Spider-Man also fights a Web-savvy villain, Screwball, who translates her villainy into fame via the Internet. Maybe she makes money at it; I dunno. But it makes sense there would be someone like her in Spider-Man’s New York. The writer of the next arc, Bob Gale, also uses the Internet / villainy connection in a way that feels natural.
The second story is a two-parter in which Gale tells the story of the Bookie, the gambler at the Bar with No Name that sets odds for superfights. He’s appeared a couple of times in the Brand New Day setup, and I can’t say that I’ve ever wondered what his story was. Nevertheless, here we have it, and of course it involves bad luck, bad odds, and fixed games.
It’s a shame that Gale’s decided to focus on the Bookie when there’s not much interesting about the character. Gale seems to have a good handle on the villains at the Bar with No Name — the whole scene with Spidey in the Bar is well done, both by Gale and by penciler Mike McKone — and I have a great deal of respect for someone who decides to use the Enforcers out of Spider-Man’s entire rogue’s gallery. (I’m not sure about Ox’s characterization, but I’m not sure he’s been given a personality in almost 50 years of appearances, so I’ll let it slide.) His Spider-dialogue — like Slott’s — is spot-on. But I don’t care about the Bookie or his father or any of his hare-brained schemes, not even when it’s suggested the Bookie could have the answers to clear Spider-Man from the most recent charges of murder that have been leveled against him. Spider-Man is always cleared, more or less, so there’s not much excitement there, and I didn’t get the feeling that whoever is framing Spider-Man is that important. (From things I’ve read online since this came out, I know that might be wrong. But Brand New Day hasn’t convinced me of the culprit’s importance.)

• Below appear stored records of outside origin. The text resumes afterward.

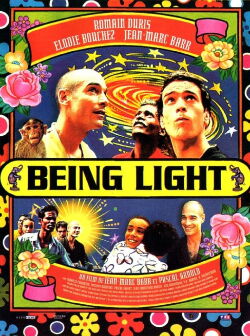 Being Light (2001)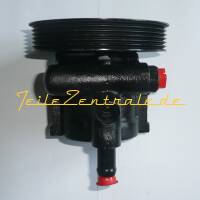 Power steering pump CLIO II  26077782 26077782RP  26146328 26146328RK 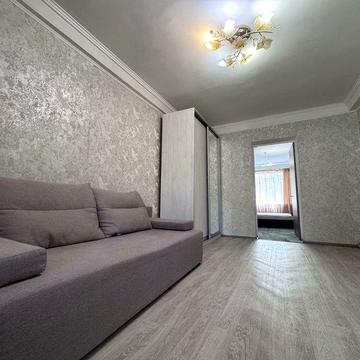 Без% Продаж 2к, Марії Капніст 10, метро Шулявська, Шевченківський р-н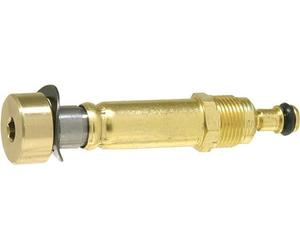 Danfoss BFP - Kit corps actionneur Contact fermé pour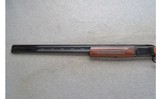 Stoeger ~ Condor ~ 20 Ga. - 7 of 10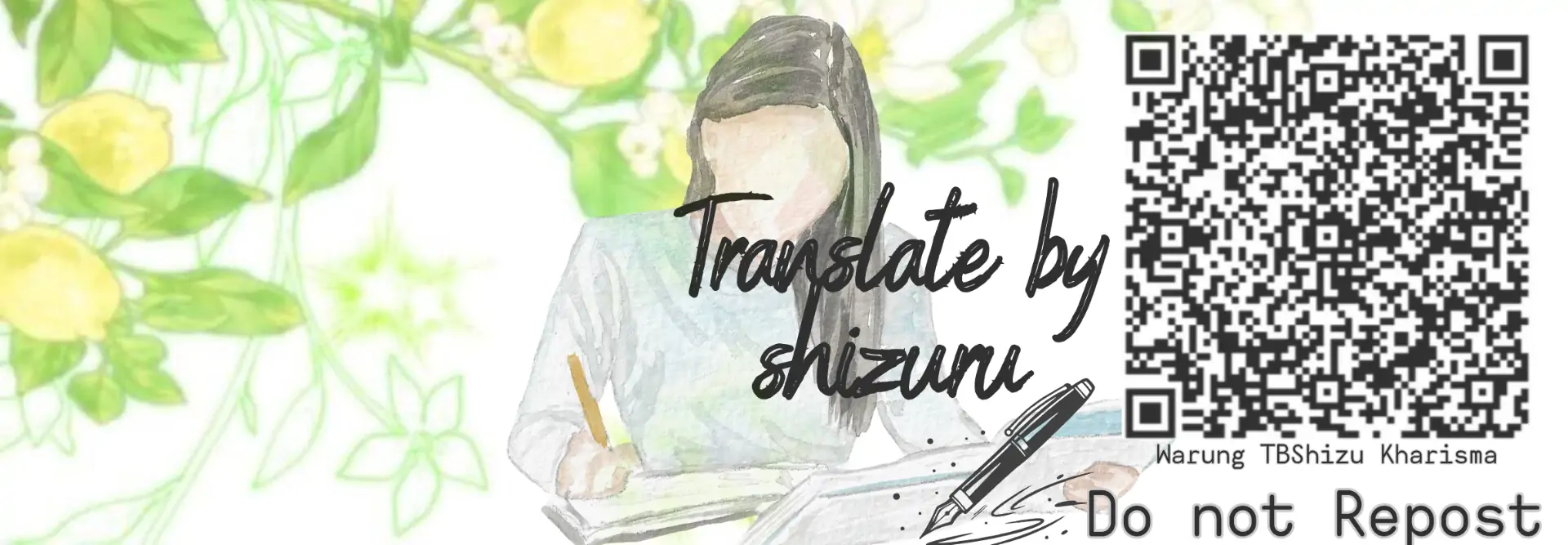 Black Killer Whale Baby Chapter 74 Gambar 49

Whatever I think about the plots, the art remains a strength for Brand New Day. The artists in this book have some of the highest quality-to-amount-I-like-their-work ratios other than Frank Quitely. Marcos Martin pencils the first arc, and although I don’t like the way he draws faces and human bodies49, I can’t deny he knows how to make a scene visually interesting. Whether it’s Spider-Man debating with himself over whether to take celebrity pictures or Paper Doll alone with her collection of newspaper clippings, there’s rarely a dull page. I also enjoyed the fight scene in an art gallery, where Martin got to use his art studies to integrate Andy Warhol’s and Roy Lichtenstein’s work into the Marvel Universe — and into a fight scene. I enjoyed McKone’s work more, although I wasn’t quite as impressed with it. Still, the scenes inside the Bar with No Name were fun, as was the rescue on Coney Island.
There’s nothing wrong with the stories in v. 3 — they’re fun, lightweight, refreshingly free from grit or heavy gloom. That’s part of their charm, and that’s a large measure of their problem; there’s no real substance here. No matter how strong the art, no matter how encouraging the new direction, the stories themselves feel like a sweet, frothy dessert with little to sink one’s teeth into. Like the rest of Brand New Day, it’s a strong reboot. The individual appeal of the stories, however, is much less, despite strong writing and penciling.